'BLATANT SABOTAGE'

State slapped with Sh400m bill for cancelled health contract

Seven Seas wants money for works at preliminary stages of project

In Summary

• Seven Seas CEO says it is not the first time he is seeking to be paid the money.

• Fourteen letters have followed – only one replied. 

Outgoing Health CS Sicily Kariuki when she appeared before the MES ad Hoc committee last year on October 17.
TERMINATED CONTRACT: Outgoing Health CS Sicily Kariuki when she appeared before the MES ad Hoc committee last year on October 17.
Image: EZEKIEL AMING'A

The Health Ministry is accused of sitting on a Sh400 million payment demand note for the ICT component of the leased medical equipment. 

Seven Seas Technologies says it sent the bill to the ministry in April 2018 in the wake of the ministry terminating its contract for delayed works.

The firm says it has spent Sh800 million for works already commissioned in the installation of the Healthcare Information Technology (HCIT) system. 

 

The IT infrastructure was to help transmit data from the specialised machines for reading by experts based at various hospitals. 

However, the ministry terminated the contract, subjecting Kenyans to a possible penalty of Sh4 billion for the breach. 

Seven Seas CEO Michael Macharia told the Star on Monday that he has embarked on a fresh bid to claim the fund.

A health ministry official told Senators probing the Medical Equipment Scheme (MES) the ministry was given a bill of Sh400m as at January. 

The committee chaired by Isiolo Senator Fatuma Dullo is probing the circumstances under which the contract ended.

Macharia said it is not the first time he is seeking to be paid the money. 

Fourteen letters have followed – only one replied, in what he termed as blatant sabotage by certain individuals at Afya House. 

“There have been a lot of frustrations in this contract. We presented this bill long ago. It was processed but never paid,” Macharia said.

 

The company has given the ministry several reminders having signed all the documentation for the payment.

“We sent the first bill in April 2018. It was approved and never paid. I was left wondering whether even if I deployed more resources in the project, I will be paid,” he said. 

 

“We even expended a lot of money when material lay at the airport for 22 months after they were inspected and accepted.”

Macharia said they did not intend to go to court over the pay – including the Sh4 billion for termination, but have no other option in the face of "the facts being distorted".

“Our worst-case scenario would be to let go of the claim as we can easily export this technology to other countries and make more money.”

Former Health CS Sicily Kariuki, while she appeared before senators probing the MES irregularities last week, said the contract was terminated over delayed works and no budgetary allocation.

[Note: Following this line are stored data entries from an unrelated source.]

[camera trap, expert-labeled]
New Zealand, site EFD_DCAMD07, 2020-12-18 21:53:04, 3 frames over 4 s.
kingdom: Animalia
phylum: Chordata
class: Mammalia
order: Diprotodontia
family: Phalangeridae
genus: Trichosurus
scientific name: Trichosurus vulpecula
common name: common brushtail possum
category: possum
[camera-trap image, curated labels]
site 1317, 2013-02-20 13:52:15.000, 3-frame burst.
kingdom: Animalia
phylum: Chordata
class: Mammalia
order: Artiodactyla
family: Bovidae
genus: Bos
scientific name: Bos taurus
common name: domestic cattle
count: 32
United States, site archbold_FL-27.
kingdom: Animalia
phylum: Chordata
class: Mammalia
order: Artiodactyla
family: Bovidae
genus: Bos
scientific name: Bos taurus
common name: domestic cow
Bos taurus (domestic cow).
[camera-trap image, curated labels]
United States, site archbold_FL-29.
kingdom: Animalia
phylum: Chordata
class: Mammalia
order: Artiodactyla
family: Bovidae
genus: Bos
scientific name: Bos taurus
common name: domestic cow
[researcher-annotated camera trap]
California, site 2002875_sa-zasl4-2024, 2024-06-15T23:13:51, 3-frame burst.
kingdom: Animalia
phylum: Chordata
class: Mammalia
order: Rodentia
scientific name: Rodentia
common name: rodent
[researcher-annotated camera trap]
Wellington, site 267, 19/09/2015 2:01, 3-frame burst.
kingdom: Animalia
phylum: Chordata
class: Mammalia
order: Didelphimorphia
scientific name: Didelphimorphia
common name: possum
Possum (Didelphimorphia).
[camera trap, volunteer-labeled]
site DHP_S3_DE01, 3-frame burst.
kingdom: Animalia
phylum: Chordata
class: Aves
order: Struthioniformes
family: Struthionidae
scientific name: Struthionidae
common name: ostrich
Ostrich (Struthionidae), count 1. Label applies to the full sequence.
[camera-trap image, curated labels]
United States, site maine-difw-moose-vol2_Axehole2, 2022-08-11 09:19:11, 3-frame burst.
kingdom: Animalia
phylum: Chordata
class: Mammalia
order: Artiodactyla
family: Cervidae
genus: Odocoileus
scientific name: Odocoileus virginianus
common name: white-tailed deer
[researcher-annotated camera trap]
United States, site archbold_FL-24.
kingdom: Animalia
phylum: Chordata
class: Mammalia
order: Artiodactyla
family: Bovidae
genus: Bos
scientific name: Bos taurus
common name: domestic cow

But the contractor holds that theirs was just a blatant effort to push them out of the contract, claiming the other five firms in the MES project were facilitated to get funding.

Macharia says it was them who were denied a letter of support yet foreign entities with huge capital bases were accorded the document.

He decried contradictions in the messaging by the outgoing Health CS and those of principal secretaries who handled the tender. 

While Kariuki holds she was not aware of negotiations in the HCIT contract, former Health PSs Julius Korir and Peter Tum told lawmakers recently that they were in the loop.

The Attorney General equally protested non-inclusion but the committee was told there were AG representatives at the negotiations with Seven Seas.

Senators are expected to issue a report on the probe which has unearthed elements of falsehoods and misinformation around the crucial project.  

Meanwhile, the ministry has invited fresh bids for the HCIT contract, splitting the tender into 300 parts.

But the question lawmakers want answers for is why Kenyans are paying billions of shillings for equipment that are largely not in use. 

County governments pay Sh200 million annually – deducted at the source by National Treasury, as payment for the lease.

The probe team warned that with only two years to end the lease, taxpayers are at risk of losing the equipment as suppliers will have the power to decide what to do with them.

Nyandarua Senator Paul Githiomi described the goings-on around MES as "the rip-off of the year". 

“The government has lost a lot of money on the pretext of services being offered yet they are not. This is a project that should not have been undertaken as we have lost more than we have gained,” he said. 

MES project chairman Morang’a Morekwa admitted it would be fair for the contractor to be paid, but rested the matter with the Treasury. 

“I learned of the termination through the media. If it was brought to my attention, I would have advised that the ministry follows the law.”